Difficulty of cloud financial acquisition: the construction and the service of the accounting informatization of the cloud finance adopt an outsourcing mode, the construction and the service of the accounting informatization of the normal financial software adopt a local call privatization mode, from the acquisition, the acquisition of the normal financial software can be performed through accessing a data source (background database) of the financial software, the data are managed to form a unified data format standard, automatic acquisition is performed, and the cloud finance adopts the outsourcing sharing characteristic, so that the data source cannot be accessed, and the universal acquisition cannot be applicable.

Disclosure of Invention

The invention aims to solve the problem that the existing cloud financial acquisition cannot access a data source, so that general acquisition cannot be applied, and provides a cloud financial data acquisition method based on a web crawler technology.
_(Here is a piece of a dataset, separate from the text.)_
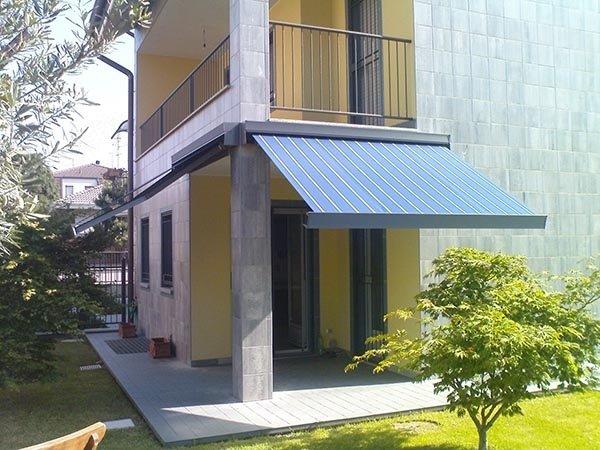 tenda solare per vetrate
In the aspect of feasibility, the data acquisition is realized by adopting the technologies of network crawling, reverse simulation request interface, simulation clicking, data downloading, management and the like.
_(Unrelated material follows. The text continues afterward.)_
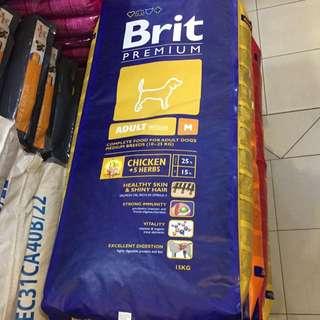 dog food Brit Premium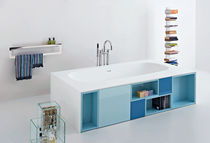 Bathtub with integrated cupboards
The aim of the invention can be achieved by the following technical scheme: a cloud financial data acquisition method based on a web crawler technology comprises the following steps:

determining websites and data types to be grabbed, and setting corresponding grabbing tasks and rules;

simulating a user to log in a website, or opening a browser to log in;

acquiring the logged cookie data, and simulating a user interface request to acquire back-end source data;

according to the website structure and the anticreeper technology, automatically adjusting the grabbing strategy and processing abnormal conditions;

processing a plurality of grabbing tasks through a distributed architecture;

monitoring and analyzing the data grabbing result in real time, feeding back abnormal conditions in time, and carrying out corresponding processing and adjustment;

and carrying out structural preservation on the grabbing result according to the requirements of the financial analysis software.

As a preferred embodiment of the present invention, the setting corresponding grabbing tasks and rules includes:

initial setting: setting initial crawling speed, frequency and crawler delay time;

monitoring target websites: monitoring response time and state code of the target website;

dynamic adjustment policy algorithm: according to the monitored response time and the server load condition, the crawling strategy is automatically adjusted, and the crawling strategy is specifically expressed as follows: if the response time is longer or the server load is higher, the delay time of the crawler is increased or the number of concurrent requests is reduced; if the response time is shorter and the server load is lower, the crawling rate is increased or the number of concurrent requests is increased;

adjustment mechanism: the automatic monitoring tool monitors response time and server load conditions in real time, and when the condition that adjustment is required is monitored, a corresponding mechanism sends a signal to a crawler program to enable the crawler program to automatically modify a crawling strategy; the crawler program re-adjusts the request frequency and the concurrency number within a specified time interval;

setting a crawling rate algorithm: the crawling rate is set based on the crawler policy or robots.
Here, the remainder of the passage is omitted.